Aber die eigentliche Herausforderung, die sich wie ein roter Faden durch ihr Buch zieht, ist die Ungleichheit. Es sei einerseits absurd zu glauben, dass Demokratie immer zu mehr Gleichheit führe. Und andererseits seien Demokratien trotz all ihrer Schwächen immer noch am ehesten in der Lage, eine Welt zu schaffen, in der es zumindest einigermaßen gerecht zugeht. Erica Benner hat eine durchaus ambivalente und durch Anekdoten sehr lebensnah geschriebene Analyse vorgelegt. Sie skizziert alle möglichen Schwächen der Demokratie und kommt zu dem Schluss, dass diese es aktuell zwar schwieriger machen, die Demokratie zu verteidigen. Dennoch sieht sie genau hier auch eine Chance:

Denn diese einst so selbstgerechten Demokratien haben mit alten und neuen Dämonen zu kämpfen.

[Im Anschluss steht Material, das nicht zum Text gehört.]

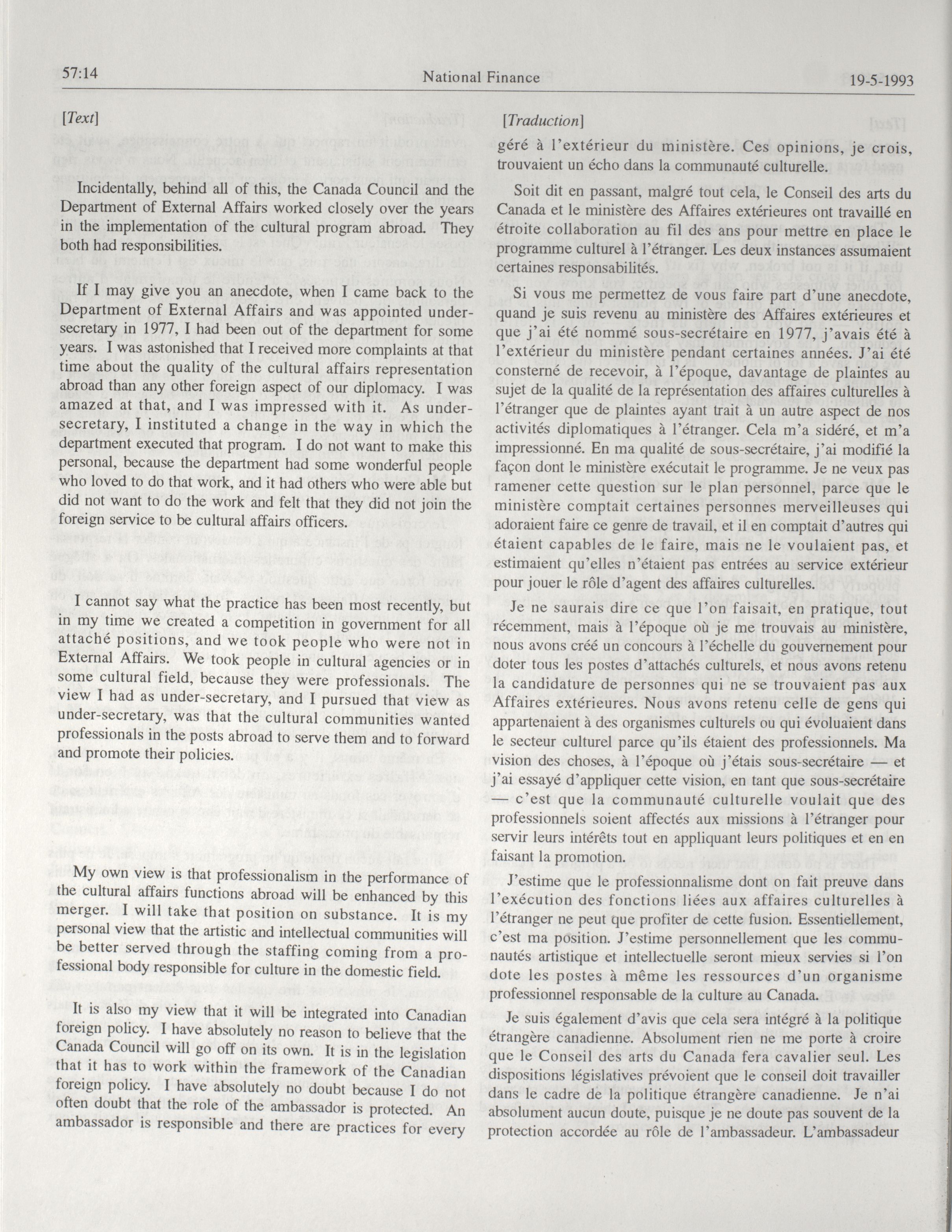 57:14 National Finance 19-5-1993

[Text]

Incidentally, behind all of this, the Canada Council and the Department of External Affairs worked closely over the years in the implementation of the cultural program abroad. They both had responsibilities.

If I may give you an anecdote, when I came back to the Department of External Affairs and was appointed under-secretary in 1977, I had been out of the department for some years. I was astonished that I received more complaints at that time about the quality of the cultural affairs representation abroad than any other foreign aspect of our diplomacy. I was amazed at that, and I was impressed with it. As under-secretary, I instituted a change in the way in which the department executed that program. I do not want to make this personal, because the department had some wonderful people who loved to do that work, and it had others who were able but did not want to do the work and felt that they did not join the foreign service to be cultural affairs officers.

I cannot say what the practice has been most recently, but in my time we created a competition in government for all attaché positions, and we took people who were not in External Affairs. We took people in cultural agencies or in some cultural field, because they were professionals. The view I had as under-secretary, and I pursued that view as under-secretary, was that the cultural communities wanted professionals in the posts abroad to serve them and to forward and promote their policies.

My own view is that professionalism in the performance of the cultural affairs functions abroad will be enhanced by this merger. I will take that position on substance. It is my personal view that the artistic and intellectual communities will be better served through the staffing coming from a professional body responsible for culture in the domestic field.

It is also my view that it will be integrated into Canadian foreign policy. I have absolutely no reason to believe that the Canada Council will go off on its own. It is in the legislation that it has to work within the framework of the Canadian foreign policy. I have absolutely no doubt because I do not often doubt that the role of the ambassador is protected. An ambassador is responsible and there are practices for every

[Traduction]

géré à l'extérieur du ministère. Ces opinions, je crois, trouvaient un écho dans la communauté culturelle.

Soit dit en passant, malgré tout cela, le Conseil des arts du Canada et le ministère des Affaires extérieures ont travaillé en étroite collaboration au fil des ans pour mettre en place le programme culturel à l'étranger. Les deux instances assumaient certaines responsabilités.

Si vous me permettez de vous faire part d'une anecdote, quand je suis revenu au ministère des Affaires extérieures et que j'ai été nommé sous-secrétaire en 1977, j'avais été à l'extérieur du ministère pendant certaines années. J'ai été consterné de recevoir, à l'époque, davantage de plaintes au sujet de la qualité de la représentation des affaires culturelles à l'étranger que de plaintes ayant trait à un autre aspect de nos activités diplomatiques à l'étranger. Cela m'a sidéré, et m'a impressionné. En ma qualité de sous-secrétaire, j'ai modifié la façon dont le ministère exécutait le programme. Je ne veux pas ramener cette question sur le plan personnel, parce que le ministère comptait certaines personnes merveilleuses qui adoraient faire ce genre de travail, et il en comptait d'autres qui étaient capables de le faire, mais ne le voulaient pas, et estimaient qu'elles n'étaient pas entrées au service extérieur pour jouer le rôle d'agent des affaires culturelles.

Je ne saurais dire ce que l'on faisait, en pratique, tout récemment, mais à l'époque où je me trouvais au ministère, nous avons créé un concours à l'échelle du gouvernement pour doter tous les postes d'attachés culturels, et nous avons retenu la candidature de personnes qui ne se trouvaient pas aux Affaires extérieures. Nous avons retenu celle de gens qui appartenaient à des organismes culturels ou qui évoluaient dans le secteur culturel parce qu'ils étaient des professionnels. Ma vision des choses, à l'époque où j'étais sous-secrétaire — et j'ai essayé d'appliquer cette vision, en tant que sous-secrétaire — c'est que la communauté culturelle voulait que des professionnels soient affectés aux missions à l'étranger pour servir leurs intérêts tout en appliquant leurs politiques et en en faisant la promotion.

J'estime que le professionnalisme dont on fait preuve dans l'exécution des fonctions liées aux affaires culturelles à l'étranger ne peut que profiter de cette fusion. Essentiellement, c'est ma position. J'estime personnellement que les communautés artistique et intellectuelle seront mieux servies si l'on dote les postes à même les ressources d'un organisme professionnel responsable de la culture au Canada.

Je suis également d'avis que cela sera intégré à la politique étrangère canadienne. Absolument rien ne me porte à croire que le Conseil des arts du Canada fera cavalier seul. Les dispositions législatives prévoient que le conseil doit travailler dans le cadre de la politique étrangère canadienne. Je n'ai absolument aucun doute, puisque je ne doute pas souvent de la protection accordée au rôle de l'ambassadeur. L'ambassadeur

Das muss an sich nichts Schlechtes sein. Die Leerstellen, die die westlichen Modelle hinterlassen, schaffen mehr Raum für kreatives Nachdenken darüber, was die Einheimischen brauchen und welche Veränderungen sie befürworten würden. Und es ist immer besser, eine realistische Sicht darauf zu haben, wofür man kämpft, und die vielen Fallstricke der Demokratie zu kennen.